◆ **WORK REQUEST**
What you produce should be an exact transcription of the data, minus any pictures.
[[ RECORDED INFORMATION, beginning ]]
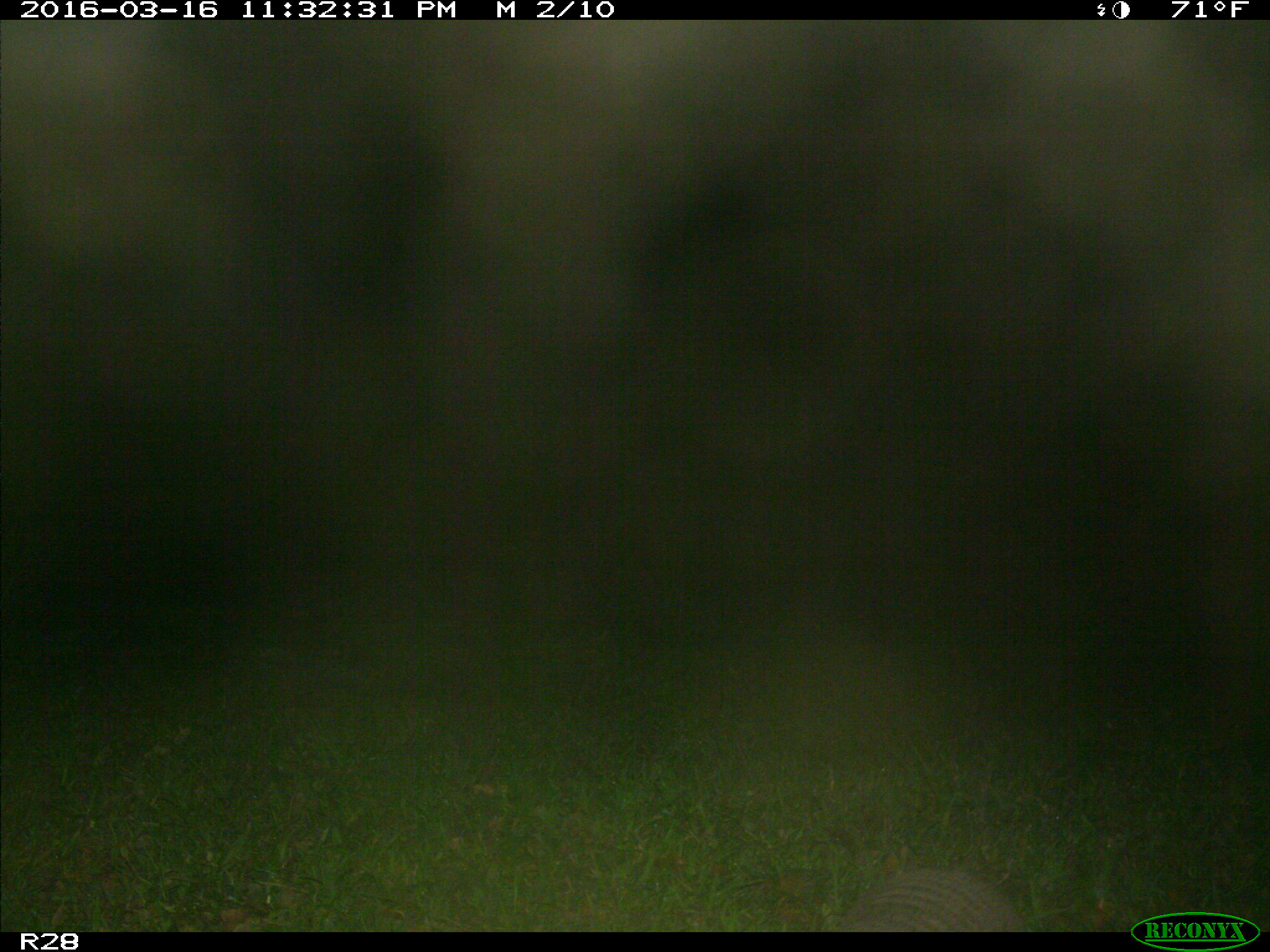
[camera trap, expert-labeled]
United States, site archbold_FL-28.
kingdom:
[[ RECORDED INFORMATION, end ]]
◆ **PROBLEM SOLUTION**
[camera trap, expert-labeled]
United States, site archbold_FL-28.
kingdom:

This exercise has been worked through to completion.